# Pointless Moderation



## robokn (Feb 21, 2006)

Will see if this gets moved like most of my posts

The car is now sold so I wont have to put up with the pettyness on here from some C0*cks he knows 
who he is only comes on to hassle people and provides very little support to users, I wont call them 
members as this is a forum and nothing else not a club.

Some people are pi55ed with power sat behind a key board dictating what people can and cant do.

Its a forum get over yourselves, I understand there needs to be rules to keep scammers and spammers 
but people who have been on here for well over NINE years, providing help and assitance when I can, 
what a crock.
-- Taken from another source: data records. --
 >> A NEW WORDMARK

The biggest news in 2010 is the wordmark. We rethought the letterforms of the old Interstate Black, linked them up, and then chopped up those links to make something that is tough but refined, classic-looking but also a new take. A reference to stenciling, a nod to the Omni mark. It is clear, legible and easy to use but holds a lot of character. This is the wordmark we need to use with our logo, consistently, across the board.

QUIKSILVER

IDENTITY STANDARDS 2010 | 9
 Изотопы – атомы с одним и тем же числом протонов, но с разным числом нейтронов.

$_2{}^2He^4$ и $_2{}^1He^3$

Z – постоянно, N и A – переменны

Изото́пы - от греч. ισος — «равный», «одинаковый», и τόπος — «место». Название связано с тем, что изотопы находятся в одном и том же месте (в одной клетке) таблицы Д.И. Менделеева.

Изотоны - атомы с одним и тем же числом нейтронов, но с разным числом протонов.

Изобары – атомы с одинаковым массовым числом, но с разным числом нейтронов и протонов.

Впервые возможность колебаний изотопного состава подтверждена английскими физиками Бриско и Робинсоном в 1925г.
I will miss the people and the banter but that is stamped on by the dictactoship that is 
the faceless moderators, who never attend any shows not actually do anything particuarly interesting 
to thier cars.

Leave people to discuss what the F they want where they want when they want it's a foum NOT School


----------



## Lollypop86 (Oct 26, 2013)

I think I love you well said 

J
xx


----------



## jamman (May 6, 2002)

I think I should be a moderator ........

Good luck in the future mate someone has got a stunning car


----------



## audimad (Jan 7, 2008)

robokn said:


> Will see if this gets moved like most of my posts
> 
> The car is now sold so I wont have to put up with the pettyness on here from some C0*cks he knows
> who he is only comes on to hassle people and provides very little support to users, I wont call them
> ...


What car have you got now?


----------



## Toshiba (Jul 8, 2004)

Moderation is poor at times I totally agree, but also too many idiots and trolls on here.

As proverbs would say


----------



## Mr R (Mar 1, 2015)

As a recently new member to this forum I think moderation is actually needed, and any interaction I've had with the Mods has been positive. They have a tough job to do and getting the balance right is not often easy.
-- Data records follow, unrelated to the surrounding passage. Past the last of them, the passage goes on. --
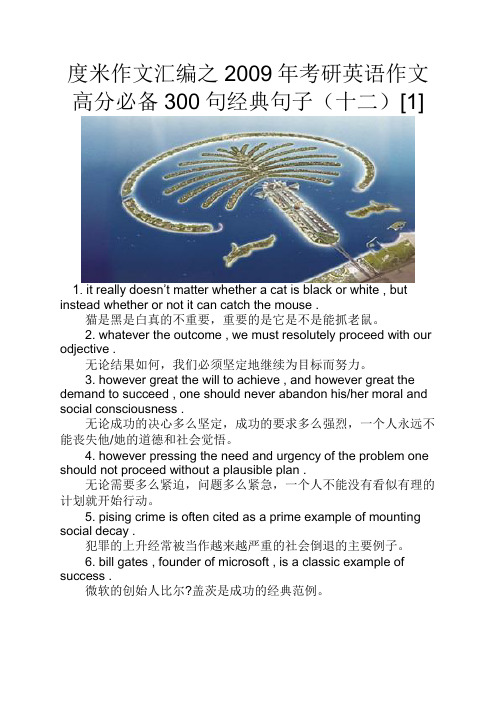 度米作文汇编之 2009 年考研英语作文高分必备 300 句经典句子（十二）[1]

1. it really doesn't matter whether a cat is black or white , but instead whether or not it can catch the mouse .

猫是黑是白真的不重要，重要的是它是不是能抓老鼠。

2. whatever the outcome , we must resolutely proceed with our odjective .

无论结果如何，我们必须坚定地继续为目标而努力。

3. however great the will to achieve , and however great the demand to succeed , one should never abandon his/her moral and social consciousness .

无论成功的决心多么坚定，成功的要求多么强烈，一个人永远不能丧失他/她的道德和社会觉悟。

4. however pressing the need and urgency of the problem one should not proceed without a plausible plan .

无论需要多么紧迫，问题多么紧急，一个人不能没有看似有理的计划就开始行动。

5. pising crime is often cited as a prime example of mounting social decay .

犯罪的上升经常被当作越来越严重的社会倒退的主要例子。

6. bill gates , founder of microsoft , is a classic example of success .

微软的创始人比尔?盖茨是成功的经典范例。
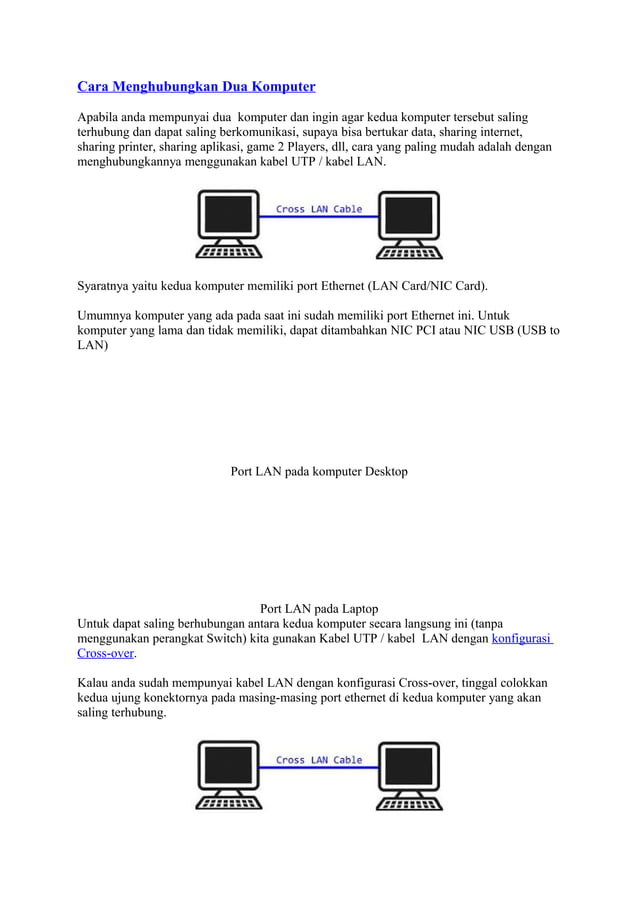 Cara Menghubungkan Dua Komputer

Apabila anda mempunyai dua komputer dan ingin agar kedua komputer tersebut saling terhubung dan dapat saling berkomunikasi, supaya bisa bertukar data, sharing internet, sharing printer, sharing aplikasi, game 2 Players, dll, cara yang paling mudah adalah dengan menghubungkannya menggunakan kabel UTP / kabel LAN.

Cross LAN Cable

Syaratnya yaitu kedua komputer memiliki port Ethernet (LAN Card/NIC Card).

Umumnya komputer yang ada pada saat ini sudah memiliki port Ethernet ini. Untuk komputer yang lama dan tidak memiliki, dapat ditambahkan NIC PCI atau NIC USB (USB to LAN)

Port LAN pada komputer Desktop

Port LAN pada Laptop
Untuk dapat saling berhubungan antara kedua komputer secara langsung ini (tanpa menggunakan perangkat Switch) kita gunakan Kabel UTP / kabel LAN dengan konfigurasi Cross-over.

Kalau anda sudah mempunyai kabel LAN dengan konfigurasi Cross-over, tinggal colokkan kedua ujung konektornya pada masing-masing port ethernet di kedua komputer yang akan saling terhubung.

Cross LAN Cable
When one user blatantly "attacks" another, and doesn't seem to respect diversity and differences in opinion, someone with a level head, i.e. a Moderator is often needed to intervene, particularly when it gets personal.

I don't venture out of the mk3 forum a lot, but clearly there's a history of bitchiness on here. Quite sad really, as it just highlights how unhappy and bitter those individuals actually are.

Peace  
Mr R.


----------



## John-H (Jul 13, 2005)

The forum rules about posting for sale advertisements are that these should be placed in the for sale section where replies are not allowed.

The reason replies are not allowed is because when they were, we found that people posted spoiling posts to drive the price down or an auction ensued with resulting arguments and complaints which caused too much work to moderate. It's far better if for sale discussions are private for all concerned.

More importantly, as part of our precautions to prevent fraud from scammers we delay PM and market place access until a member has either confirmed their traceable identity via contribution to the market place compensation fund or OC registration, or have otherwise established themselves as a genuine forum contributor.

Posting invitations for sale outside of the market place is visible publicly to unregistered and new members. This circumvents the precautions taken and encourages the opportunistic fraudster and further circumvention. Of course this needs to be moderated and posts have been removed.

It is also discouraging to see personal attacks which are not allowed anywhere on this forum to moderators doing their job or members alike. 
I think that's enough explanation of the site rules which are there to protect the community. Please respect them. This thread is now locked.


----------